NEP is a naturally occurring membrane-bound metallopeptidase that has gained a growing interest in the field of AD due to its ability to degrade Aβ. Several studies have suggested the use of recombinant NEP to generate therapeutic interventions in AD [27, 60]. However, similar to other large molecules, NEP is unable to reach intra-brain targets when peripherally administered due to the presence of the BBB. In the current study, we aimed at developing BBB-penetrant recombinant proteins based on NEP and testing their brain biodistribution and ability to degrade Aβ in a transgenic mouse model of AD.

For this purpose, the previously described and very efficient BBB transporter (scFv8D3) binding to mouse TfR [17, 38, 39, 61] was recombinantly linked to soluble NEP (sNEP) and an Fc-region fragment (scFc) of mouse IgG2c antibody, forming the final protein drug (sNEP-scFc-scFv8D3). In addition to the mentioned protein, we designed another recombinant protein (muNEP-scFc-scFv8D3) that was based on a mutated variant of NEP displaying lower efficiency in degrading other NEP substrates compared to Aβ [44].

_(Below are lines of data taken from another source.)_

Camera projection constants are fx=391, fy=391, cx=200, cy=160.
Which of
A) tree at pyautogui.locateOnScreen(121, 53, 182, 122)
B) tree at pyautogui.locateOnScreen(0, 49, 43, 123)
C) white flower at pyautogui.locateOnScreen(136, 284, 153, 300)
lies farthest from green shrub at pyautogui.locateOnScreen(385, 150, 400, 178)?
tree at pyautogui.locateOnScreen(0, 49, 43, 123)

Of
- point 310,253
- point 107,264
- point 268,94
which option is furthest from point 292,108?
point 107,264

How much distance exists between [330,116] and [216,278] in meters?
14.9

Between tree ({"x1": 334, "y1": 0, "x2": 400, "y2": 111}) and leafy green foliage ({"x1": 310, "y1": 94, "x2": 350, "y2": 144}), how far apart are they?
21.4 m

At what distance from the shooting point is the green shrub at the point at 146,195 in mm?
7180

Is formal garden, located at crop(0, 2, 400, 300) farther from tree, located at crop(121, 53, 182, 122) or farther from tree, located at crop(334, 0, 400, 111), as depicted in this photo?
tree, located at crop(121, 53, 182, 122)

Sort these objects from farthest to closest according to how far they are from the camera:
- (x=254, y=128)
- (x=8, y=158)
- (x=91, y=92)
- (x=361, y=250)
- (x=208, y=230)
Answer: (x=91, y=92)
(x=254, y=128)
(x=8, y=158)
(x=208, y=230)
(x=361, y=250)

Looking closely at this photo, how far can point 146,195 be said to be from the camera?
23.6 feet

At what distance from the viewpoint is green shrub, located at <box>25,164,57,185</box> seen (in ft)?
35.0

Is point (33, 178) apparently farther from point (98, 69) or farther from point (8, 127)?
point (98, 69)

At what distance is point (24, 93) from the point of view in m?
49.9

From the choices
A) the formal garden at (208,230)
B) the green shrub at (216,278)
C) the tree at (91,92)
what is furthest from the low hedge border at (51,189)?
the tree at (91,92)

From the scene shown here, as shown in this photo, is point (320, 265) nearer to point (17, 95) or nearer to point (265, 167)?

Following purification, the two NEP proteins were present mainly in the monomeric form with a strong band in SDS-PAGE at around 160 kDa (Fig. 2A). However, SDS-PAGE analysis demonstrated some weaker bands that were bigger than 160 kDa, suggesting the formation of protein multimers. A previous study has demonstrated the dimerization of naturally occurring NEP [62], which could suggest that the formation of sNEP-scFc-scFv8D3 and muNEP-scFc-scFv8D3 multimers is related to the presence of NEP in these designs. Nevertheless, the possibility that the other domains such as scFc contributed to the formation of these multimers cannot be entirely excluded. A rather rapid degradation of the NEP constructs could be detected in vivo, a possible reason for this could be the propensity to form multimers which often leads to more rapid degradation.

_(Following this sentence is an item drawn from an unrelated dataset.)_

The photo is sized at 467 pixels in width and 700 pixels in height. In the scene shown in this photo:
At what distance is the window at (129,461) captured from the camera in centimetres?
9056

The ability of sNEP-scFc-scFv8D3 to degrade Aβ was first assessed in vitro using sNEP as the positive control. In our designs, the N-terminal of sNEP is fused to other protein domains (scFc-scFv8D3). Therefore, we wanted to evaluate whether such protein engineering might interfere with the ability of NEP to degrade Aβ. sNEP-scFc-scFv8D3 preserved NEP properties in binding to and degrading Aβ monomers in vitro (Figs. 3 and 4). These results indicate that the recombinant addition of scFc and scFv8D3 on the N-terminal end of NEP is a suitable strategy to develop NEP-based protein drugs with long half-life and capability to cross BBB, respectively.

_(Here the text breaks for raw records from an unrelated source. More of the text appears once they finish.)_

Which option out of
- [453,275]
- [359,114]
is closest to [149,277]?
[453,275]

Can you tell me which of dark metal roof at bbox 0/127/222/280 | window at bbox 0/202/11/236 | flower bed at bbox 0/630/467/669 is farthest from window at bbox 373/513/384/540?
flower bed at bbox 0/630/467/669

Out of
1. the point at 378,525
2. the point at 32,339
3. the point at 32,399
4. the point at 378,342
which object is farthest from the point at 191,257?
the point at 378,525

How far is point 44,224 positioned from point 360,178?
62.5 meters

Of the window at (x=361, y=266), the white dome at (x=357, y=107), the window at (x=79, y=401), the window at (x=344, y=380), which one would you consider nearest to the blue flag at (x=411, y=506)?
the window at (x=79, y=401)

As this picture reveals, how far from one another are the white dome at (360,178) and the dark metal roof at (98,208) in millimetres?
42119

sNEP-scFc-scFv8D3 could, similar to sNEP, significantly degrade Aβ1-40 and Aβ1-42 monomers in vitro (Fig. 5) both at the 1:1 and 5:1 ratios. Surprisingly, the recombinant protein based on the mutated NEP protein (muNEP-scFc-scFv8D3) was not able to degrade wt-Aβ at a 5:1 ratio, where the concentration of Aβ was higher, 2.5 μM. Degradation was evident only when a 1:1 ratio of Aβ and NEP proteins was used and with a 0.5-μM concentration of Aβ (Fig. 4). The higher the concentration of Aβ, the faster the aggregation is a well-known fact. It is possible that the concentration of 2.5 μM was high enough to start aggregation already before the first time point analysed and that the muNEP is worse at degrading aggregates than sNEP. muNEP has been previously reported to exert a 20 times higher Aβ degradation capacity compared to wild-type NEP but this was at much higher concentrations of Aβ [44] and a much lower ratio than we had at other concentrations it seemed from the data that it was less effective. Wild-type NEP (sNEP in our study) has the capacity to degrade Aβ at several cleavage sites between amino acids 1 to 35. However, muNEP preferentially degrades Aβ at position 20–21 located at the mid-region of Aβ [44]. This region becomes gradually hidden with the formation of aggregates, further suggesting the inability of muNEP to degrade aggregated forms Aβ.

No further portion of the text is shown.